I'm going to let ExactVersionHandler stew for 24 hours before I'm happy the slow memory leak has been resolved. As it is a slow one, time is the test - so far all good.

Am I correct in thinking that ExactVersionHandler forces to HTTP2 and therefore skips the QUIC path entirely?

jskeet commented 2 months ago

Am I correct in thinking that ExactVersionHandler forces to HTTP2 and therefore skips the QUIC path entirely?

Yes. (I believe the request contains HTTP/2.0 by default, and this basically says "and don't upgrade it".)

indy-singh commented 2 months ago

Great. Well I'm totally out of my depth with Quic, but I'm having a play with https://github.com/microsoft/msquic/blob/main/docs/Diagnostics.md / https://github.com/microsoft/msquic/blob/main/docs/TSG.md#trouble-shooting-a-performance-issue and see if anything sticks out.
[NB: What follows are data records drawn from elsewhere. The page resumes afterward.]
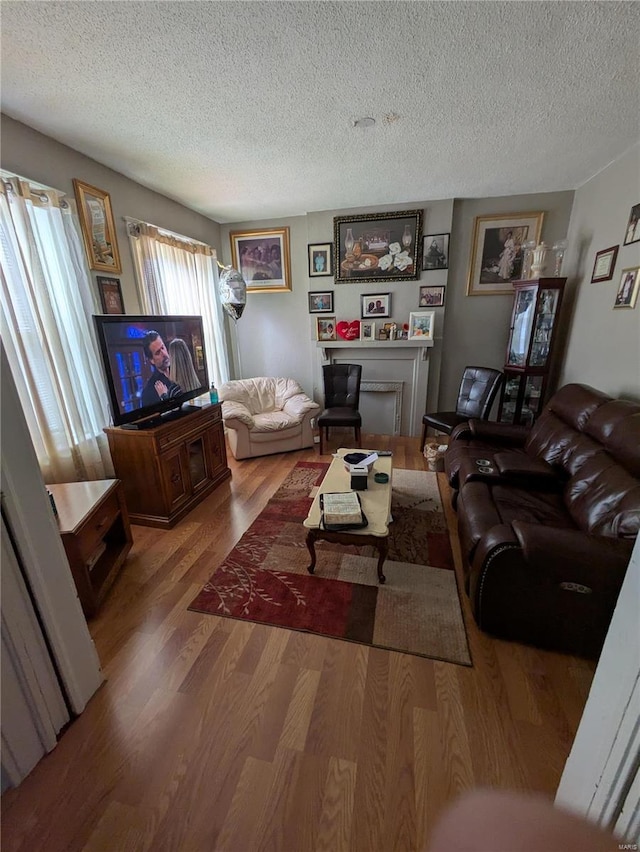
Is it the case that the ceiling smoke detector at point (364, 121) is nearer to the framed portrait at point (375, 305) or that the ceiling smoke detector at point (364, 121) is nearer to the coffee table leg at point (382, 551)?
the framed portrait at point (375, 305)

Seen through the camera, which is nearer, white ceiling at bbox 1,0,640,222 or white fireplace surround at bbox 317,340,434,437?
white ceiling at bbox 1,0,640,222

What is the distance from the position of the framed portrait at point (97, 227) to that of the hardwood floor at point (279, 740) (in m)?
2.46

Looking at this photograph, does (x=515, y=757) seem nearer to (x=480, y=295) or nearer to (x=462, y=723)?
(x=462, y=723)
indy-singh commented 2 months ago

Hmmmm, I wonder if this is related?

https://github.com/dotnet/runtime/issues/80111

If I hook into

TaskScheduler.UnobservedTaskException += (sender, args) =>
{
    Log.Error(new LogDetails("UnobservedTaskException", exception: args.Exception, objectDump: $"Was observed {args.Observed}"));
};

I definitely get some QUIC stuff:-

System.AggregateException: A Task's exception(s) were not observed either by Waiting on the Task or accessing its Exception property. As a result, the unobserved exception was rethrown by the finalizer thread. (The connection timed out from inactivity.)
 ---> System.Net.Quic.QuicException: The connection timed out from inactivity.
   at System.Net.Quic.ResettableValueTaskSource.TryComplete(Exception exception, Boolean final)
   at System.Net.Quic.QuicStream.HandleEventShutdownComplete(_SHUTDOWN_COMPLETE_e__Struct& data)
   at System.Net.Quic.QuicStream.HandleStreamEvent(QUIC_STREAM_EVENT& streamEvent)
   at System.Net.Quic.QuicStream.NativeCallback(QUIC_HANDLE* connection, Void* context, QUIC_STREAM_EVENT* streamEvent)
--- End of stack trace from previous location ---
   at System.Net.Quic.ResettableValueTaskSource.System.Threading.Tasks.Sources.IValueTaskSource.GetResult(Int16 token)
   at System.Net.Quic.QuicStream.ReadAsync(Memory`1 buffer, CancellationToken cancellationToken)
   at System.Net.Http.Http3Connection.<>c__DisplayClass41_0.<<ProcessServerControlStreamAsync>g__ReadFrameEnvelopeAsync|0>d.MoveNext()
--- End of stack trace from previous location ---
   at System.Net.Http.Http3Connection.ProcessServerControlStreamAsync(QuicStream stream, ArrayBuffer buffer)
   at System.Net.Http.Http3Connection.ProcessServerStreamAsync(QuicStream stream)
   at System.Net.Http.Http3Connection.ProcessServerStreamAsync(QuicStream stream)
   --- End of inner exception stack trace ---
jskeet commented 2 months ago

Hmm... that's deeper than I normally go, to be honest - but I will say we've seen a few issues with QUIC recently. All the more reason to disable it in the handler :)

indy-singh commented 2 months ago

I'm going to let ExactVersionHandler stew for 24 hours before I'm happy the slow memory leak has been resolved. As it is a slow one, time is the test - so far all good.

Showed no signs of a slow leak over night. I'm happy for this issue to be closed if you want?

Cheers, Indy

jskeet commented 2 months ago

Will do - thanks so much for testing things so quickly. We'll keep an eye on the whole QUIC situation... it sounds like we may well want to work out how to disable it by default. (Unfortunately, that's easier said than done, as the "right" HttpHandler to use is a fairly involved decision.)